======== RAW RECORDS
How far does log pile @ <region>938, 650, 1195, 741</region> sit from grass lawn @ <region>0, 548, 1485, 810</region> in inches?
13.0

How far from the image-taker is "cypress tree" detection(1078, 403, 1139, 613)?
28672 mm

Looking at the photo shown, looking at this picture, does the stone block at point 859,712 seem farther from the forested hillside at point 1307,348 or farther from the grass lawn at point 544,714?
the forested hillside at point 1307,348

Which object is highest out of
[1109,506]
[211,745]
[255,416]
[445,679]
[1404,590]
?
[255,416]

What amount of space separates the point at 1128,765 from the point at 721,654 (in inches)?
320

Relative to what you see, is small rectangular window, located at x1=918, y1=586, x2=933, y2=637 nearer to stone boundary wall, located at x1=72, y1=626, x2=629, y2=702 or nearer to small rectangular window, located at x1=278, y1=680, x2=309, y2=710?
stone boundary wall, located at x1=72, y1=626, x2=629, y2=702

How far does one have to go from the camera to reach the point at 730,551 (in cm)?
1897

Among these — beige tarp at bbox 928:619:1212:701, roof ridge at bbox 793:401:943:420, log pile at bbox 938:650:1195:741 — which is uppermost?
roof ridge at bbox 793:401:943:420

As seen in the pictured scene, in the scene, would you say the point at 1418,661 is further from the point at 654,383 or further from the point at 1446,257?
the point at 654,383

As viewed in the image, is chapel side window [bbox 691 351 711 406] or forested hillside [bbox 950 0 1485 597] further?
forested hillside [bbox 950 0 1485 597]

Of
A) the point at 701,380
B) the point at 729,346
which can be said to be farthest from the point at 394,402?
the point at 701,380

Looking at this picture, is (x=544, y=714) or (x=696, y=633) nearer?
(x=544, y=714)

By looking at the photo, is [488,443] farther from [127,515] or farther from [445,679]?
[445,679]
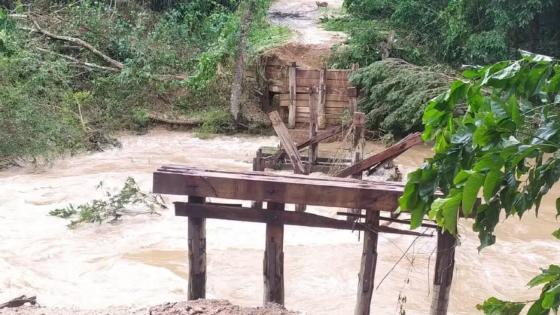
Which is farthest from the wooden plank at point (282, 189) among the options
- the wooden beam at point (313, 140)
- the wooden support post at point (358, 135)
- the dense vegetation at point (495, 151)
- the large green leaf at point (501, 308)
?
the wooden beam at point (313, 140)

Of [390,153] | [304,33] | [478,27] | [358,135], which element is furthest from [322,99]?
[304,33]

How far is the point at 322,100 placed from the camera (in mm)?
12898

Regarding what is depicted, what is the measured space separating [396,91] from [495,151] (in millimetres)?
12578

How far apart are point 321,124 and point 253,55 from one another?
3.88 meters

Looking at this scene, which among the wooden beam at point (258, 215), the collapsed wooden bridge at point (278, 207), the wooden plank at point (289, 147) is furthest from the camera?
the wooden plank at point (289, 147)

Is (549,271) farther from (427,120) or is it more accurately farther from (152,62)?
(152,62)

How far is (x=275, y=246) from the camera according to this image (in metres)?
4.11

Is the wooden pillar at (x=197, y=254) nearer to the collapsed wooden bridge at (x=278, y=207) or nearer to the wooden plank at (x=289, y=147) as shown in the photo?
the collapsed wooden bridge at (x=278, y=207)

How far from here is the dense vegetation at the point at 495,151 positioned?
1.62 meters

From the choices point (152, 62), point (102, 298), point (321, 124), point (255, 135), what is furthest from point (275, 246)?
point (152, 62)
================
### TASK STATEMENT
In the records above, return only the line that contains "Is (549,271) farther" and every line after it through the last, exactly as they appear.

### SOLUTION BELOW
Is (549,271) farther from (427,120) or is it more accurately farther from (152,62)?
(152,62)

How far is (x=275, y=246) from the camera according to this image (in metres)?
4.11

Is the wooden pillar at (x=197, y=254) nearer to the collapsed wooden bridge at (x=278, y=207) or nearer to the wooden plank at (x=289, y=147) as shown in the photo?
the collapsed wooden bridge at (x=278, y=207)

How far from here is the dense vegetation at the point at 495,151 positioned?
1.62 meters

From the choices point (152, 62), point (102, 298), point (321, 124), point (255, 135), what is furthest from point (275, 246)?
point (152, 62)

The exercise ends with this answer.